MCMoE: Completing Missing Modalities with Mixture of Experts for Incomplete Multimodal Action Quality Assessment
Huangbiao Xu, Huanqi Wu, Xiao Ke, Junyi Wu, Rui Xu, Jinglin Xu
TL;DR
This work tackles incomplete multimodal Action Quality Assessment by introducing MCMoE, a single-stage framework that unifies Missing Modality Completion (MMC) with a Mixture of Experts (MoE). An Adaptive Gated Modality Generator reconstructs missing modalities from available ones, while unimodal experts and a soft router dynamically fuse modality-specific and cross-modal information; a Shared Temporal Enhancement Module mitigates semantic gaps. The model uses a grade-based regression with multiple losses to align modalities and encourage diverse grade patterns, achieving state-of-the-art results on three benchmarks in both complete and incomplete settings. By reducing reliance on heavy generative models and enabling robust cross-modal fusion, MCMoE offers a practical solution for real-world AQA where sensor failures or privacy constraints cause modality absence.
Abstract
Multimodal Action Quality Assessment (AQA) has recently emerged as a promising paradigm. By leveraging complementary information across shared contextual cues, it enhances the discriminative evaluation of subtle intra-class variations in highly similar action sequences. However, partial modalities are frequently unavailable at the inference stage in reality. The absence of any modality often renders existing multimodal models inoperable. Furthermore, it triggers catastrophic performance degradation due to interruptions in cross-modal interactions. To address this issue, we propose a novel Missing Completion Framework with Mixture of Experts (MCMoE) that unifies unimodal and joint representation learning in single-stage training. Specifically, we propose an adaptive gated modality generator that dynamically fuses available information to reconstruct missing modalities. We then design modality experts to learn unimodal knowledge and dynamically mix the knowledge of all experts to extract cross-modal joint representations.
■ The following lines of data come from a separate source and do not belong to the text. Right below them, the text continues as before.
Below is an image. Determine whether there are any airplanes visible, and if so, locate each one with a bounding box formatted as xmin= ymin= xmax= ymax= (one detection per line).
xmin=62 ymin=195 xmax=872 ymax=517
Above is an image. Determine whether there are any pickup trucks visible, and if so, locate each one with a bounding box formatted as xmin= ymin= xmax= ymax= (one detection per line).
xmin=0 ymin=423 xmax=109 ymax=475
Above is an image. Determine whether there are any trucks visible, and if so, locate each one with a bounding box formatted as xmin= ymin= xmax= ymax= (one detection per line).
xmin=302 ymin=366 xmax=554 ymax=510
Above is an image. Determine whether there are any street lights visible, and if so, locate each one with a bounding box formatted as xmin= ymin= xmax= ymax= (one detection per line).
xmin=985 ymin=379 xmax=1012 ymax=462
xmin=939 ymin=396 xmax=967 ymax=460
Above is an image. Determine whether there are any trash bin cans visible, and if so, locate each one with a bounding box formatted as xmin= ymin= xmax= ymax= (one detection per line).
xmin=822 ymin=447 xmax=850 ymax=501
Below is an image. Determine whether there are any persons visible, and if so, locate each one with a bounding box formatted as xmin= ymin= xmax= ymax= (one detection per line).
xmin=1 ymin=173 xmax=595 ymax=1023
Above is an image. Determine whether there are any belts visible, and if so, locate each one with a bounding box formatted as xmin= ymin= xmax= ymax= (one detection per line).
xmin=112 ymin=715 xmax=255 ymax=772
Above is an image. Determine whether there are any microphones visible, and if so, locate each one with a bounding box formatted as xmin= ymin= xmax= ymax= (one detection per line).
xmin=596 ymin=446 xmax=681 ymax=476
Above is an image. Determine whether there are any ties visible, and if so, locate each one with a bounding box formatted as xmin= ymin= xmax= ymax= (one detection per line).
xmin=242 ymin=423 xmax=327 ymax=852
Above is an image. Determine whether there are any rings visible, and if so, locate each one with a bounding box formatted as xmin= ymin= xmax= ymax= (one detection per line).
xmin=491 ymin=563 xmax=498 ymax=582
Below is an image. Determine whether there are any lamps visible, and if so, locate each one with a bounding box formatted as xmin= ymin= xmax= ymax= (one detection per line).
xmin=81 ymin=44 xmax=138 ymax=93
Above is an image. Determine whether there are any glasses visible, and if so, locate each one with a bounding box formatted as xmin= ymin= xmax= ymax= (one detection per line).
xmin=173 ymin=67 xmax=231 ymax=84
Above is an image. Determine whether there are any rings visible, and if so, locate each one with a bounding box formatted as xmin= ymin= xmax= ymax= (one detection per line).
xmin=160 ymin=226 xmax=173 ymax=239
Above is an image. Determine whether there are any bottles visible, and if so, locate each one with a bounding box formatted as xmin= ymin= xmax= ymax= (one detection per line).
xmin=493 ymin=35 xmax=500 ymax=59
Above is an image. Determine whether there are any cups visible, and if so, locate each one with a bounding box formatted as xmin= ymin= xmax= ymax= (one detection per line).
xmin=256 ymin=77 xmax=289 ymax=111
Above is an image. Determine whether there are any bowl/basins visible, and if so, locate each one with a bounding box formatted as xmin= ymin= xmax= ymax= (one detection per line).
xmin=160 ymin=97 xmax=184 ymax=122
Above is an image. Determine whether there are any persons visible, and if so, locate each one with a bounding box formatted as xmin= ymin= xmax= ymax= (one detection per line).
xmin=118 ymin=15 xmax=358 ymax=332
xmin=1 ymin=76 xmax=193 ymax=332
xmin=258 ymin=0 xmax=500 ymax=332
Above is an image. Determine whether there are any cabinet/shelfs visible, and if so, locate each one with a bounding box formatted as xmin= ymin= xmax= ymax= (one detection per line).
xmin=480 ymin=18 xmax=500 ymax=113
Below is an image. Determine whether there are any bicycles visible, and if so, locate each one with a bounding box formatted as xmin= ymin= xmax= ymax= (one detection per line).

With a mixture of experts, missing modalities are further refined and complemented. Finally, in the training phase, we mine the complete multimodal features and unimodal expert knowledge to guide modality generation and generation-based joint representation extraction. Extensive experiments demonstrate that our MCMoE achieves state-of-the-art results in both complete and incomplete multimodal learning on three public AQA benchmarks. Code is available at https://github.com/XuHuangbiao/MCMoE.